▸ **Page excerpt**
Claudio Porcellana wrote:

I see that many gurus (Beninatto, Muzii, you, etc) state that MT and/or Manual MT post-editing is our near future, that it will firstly overcome as a tsunami low-rate translators (those currently bidding for 0,03 $ jobs), but thereafter it will impact on every freelance, so they advocate that it would better learning how to ride the tiger instead of ignoring or fighting it ...
and this is why I did some test and followed your webinar

2 days ago, I tried the only MT tool with a try-and-buy version, i.e. Prompt, but I found its learning curve is very hard, and I understood that MT processes are too complicated and expensive for a translator, or at least for me, so being rather a language service provider duty manual post-editing instead, that has its own rules different from translating and proofreading ones, may be really our (only) future, or may be these gurus are simply crazy or visionary?

anyway, I consider beneficial following-up the whole matter and I'd like to know what tools can be used for the sole post-editing task


Hi Claudio, I haven't finished the webinar series yet on MT. The level that you are needing now is the breakdown of all key features per specific tool and how to use the feature in the tool.

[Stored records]
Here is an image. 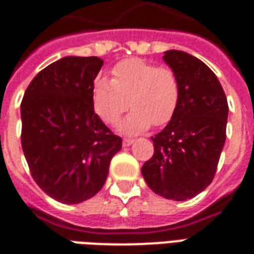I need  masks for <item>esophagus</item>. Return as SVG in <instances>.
I'll return each instance as SVG.
<instances>
[{"mask_svg": "<svg viewBox=\"0 0 254 254\" xmlns=\"http://www.w3.org/2000/svg\"><path fill=\"white\" fill-rule=\"evenodd\" d=\"M133 142H134V139L133 138H124V141H123L124 146H130Z\"/></svg>", "mask_w": 254, "mask_h": 254, "instance_id": "obj_1", "label": "esophagus"}]
</instances>
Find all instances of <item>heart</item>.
Listing matches in <instances>:
<instances>
[{
    "instance_id": "obj_1",
    "label": "heart",
    "mask_w": 254,
    "mask_h": 254,
    "mask_svg": "<svg viewBox=\"0 0 254 254\" xmlns=\"http://www.w3.org/2000/svg\"><path fill=\"white\" fill-rule=\"evenodd\" d=\"M181 88L173 69L157 67L150 62L131 58L112 69V80L97 77L93 81V108L105 124L115 125L127 111L120 130L127 134L149 129L151 124L165 125L179 105Z\"/></svg>"
}]
</instances>
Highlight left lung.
<instances>
[{
  "label": "left lung",
  "mask_w": 254,
  "mask_h": 254,
  "mask_svg": "<svg viewBox=\"0 0 254 254\" xmlns=\"http://www.w3.org/2000/svg\"><path fill=\"white\" fill-rule=\"evenodd\" d=\"M163 61L179 81V105L166 127L151 138L154 154L141 173L159 196L182 201L200 193L215 177L228 103L216 75L197 58L169 50Z\"/></svg>",
  "instance_id": "left-lung-1"
}]
</instances>
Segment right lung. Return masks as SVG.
I'll return each instance as SVG.
<instances>
[{
    "mask_svg": "<svg viewBox=\"0 0 254 254\" xmlns=\"http://www.w3.org/2000/svg\"><path fill=\"white\" fill-rule=\"evenodd\" d=\"M103 64L97 57L62 58L34 77L22 99L21 142L30 173L64 204L95 196L123 146L93 108L92 88Z\"/></svg>",
    "mask_w": 254,
    "mask_h": 254,
    "instance_id": "obj_1",
    "label": "right lung"
}]
</instances>
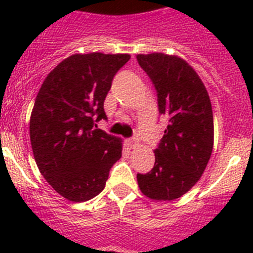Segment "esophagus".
I'll list each match as a JSON object with an SVG mask.
<instances>
[{
  "instance_id": "obj_1",
  "label": "esophagus",
  "mask_w": 253,
  "mask_h": 253,
  "mask_svg": "<svg viewBox=\"0 0 253 253\" xmlns=\"http://www.w3.org/2000/svg\"><path fill=\"white\" fill-rule=\"evenodd\" d=\"M137 139L135 138H130V139H126V144H128L129 148H134V147L137 146Z\"/></svg>"
}]
</instances>
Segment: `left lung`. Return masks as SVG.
Instances as JSON below:
<instances>
[{"mask_svg": "<svg viewBox=\"0 0 253 253\" xmlns=\"http://www.w3.org/2000/svg\"><path fill=\"white\" fill-rule=\"evenodd\" d=\"M137 60L153 82L160 114L167 118L156 162L148 173H138V186L152 200H175L200 180L214 144L213 110L195 69L177 55L138 54Z\"/></svg>", "mask_w": 253, "mask_h": 253, "instance_id": "1", "label": "left lung"}]
</instances>
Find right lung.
Here are the masks:
<instances>
[{
    "instance_id": "1",
    "label": "right lung",
    "mask_w": 253,
    "mask_h": 253,
    "mask_svg": "<svg viewBox=\"0 0 253 253\" xmlns=\"http://www.w3.org/2000/svg\"><path fill=\"white\" fill-rule=\"evenodd\" d=\"M129 54H73L44 80L30 116L35 162L46 182L73 203L104 190L109 171L122 157L123 140L95 129L106 119L104 101L115 73Z\"/></svg>"
}]
</instances>
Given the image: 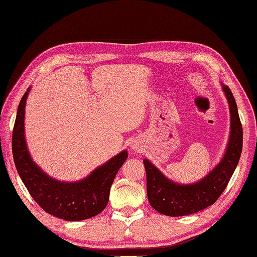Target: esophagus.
<instances>
[{
  "instance_id": "obj_1",
  "label": "esophagus",
  "mask_w": 257,
  "mask_h": 257,
  "mask_svg": "<svg viewBox=\"0 0 257 257\" xmlns=\"http://www.w3.org/2000/svg\"><path fill=\"white\" fill-rule=\"evenodd\" d=\"M132 149L135 150V151H139L140 148H139V145H135V144H134V145H132Z\"/></svg>"
}]
</instances>
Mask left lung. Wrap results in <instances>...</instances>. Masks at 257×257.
<instances>
[{
    "mask_svg": "<svg viewBox=\"0 0 257 257\" xmlns=\"http://www.w3.org/2000/svg\"><path fill=\"white\" fill-rule=\"evenodd\" d=\"M222 87L229 104L231 130L227 151L214 170L199 182L183 186L169 180L149 160L143 161L149 202L162 215L186 216L214 205L224 192L238 164L243 149V127L233 93L228 86Z\"/></svg>",
    "mask_w": 257,
    "mask_h": 257,
    "instance_id": "8db88e82",
    "label": "left lung"
}]
</instances>
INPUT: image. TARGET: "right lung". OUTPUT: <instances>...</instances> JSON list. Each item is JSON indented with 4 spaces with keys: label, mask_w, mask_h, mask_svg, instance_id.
Listing matches in <instances>:
<instances>
[{
    "label": "right lung",
    "mask_w": 257,
    "mask_h": 257,
    "mask_svg": "<svg viewBox=\"0 0 257 257\" xmlns=\"http://www.w3.org/2000/svg\"><path fill=\"white\" fill-rule=\"evenodd\" d=\"M24 93L18 107L12 133V153L17 170L29 193L43 210L68 221L91 218L105 209L116 173L127 159L123 151L78 182L53 180L32 161L24 140V107L29 94Z\"/></svg>",
    "instance_id": "obj_1"
}]
</instances>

▸ **Prompt 1**
From the forum exchange on machine translation, list the steps Claudio reports having taken to explore machine translation.
▸ **Prompt 2**
Carry on the forum exchange on machine translation post-editing from its final sentence.

▸ **Task answer 1**
- Did some tests
- Followed the webinar
- Tried Prompt, the only MT tool with a try-and-buy version

▸ **Task answer 2**
The learning curve can seem to be quite high for PROMT, but actually it is not if the training/mentoring is done right. Lorena Guerra did very well and learned very quickly on the Reverso/PROMT tools back in 2003. Again, it the case of availability of training courses (which I stated in the webinar session).

The first 2 webinars were focused on helping different audiences determine which mode(s) of translation is most appropriate for how they want to process content, just like there are different modes of transportation (car, bus, train, walking, bike), and how to subscribe to those different transportion licenses and passes.
It is necessary to get to the next steps of how to use the transportation and the distinct pros and cons, advantages and disadvantages of each mode to get around. So, additional more in depth special webinar sessions are planned to look at the specific MT tools.

And I will be covering very specific topics related to dictionary building, MT postediting (with and without dictionary building and also how using different types of MT systems affect how postediting is performed and how it improves the MT system).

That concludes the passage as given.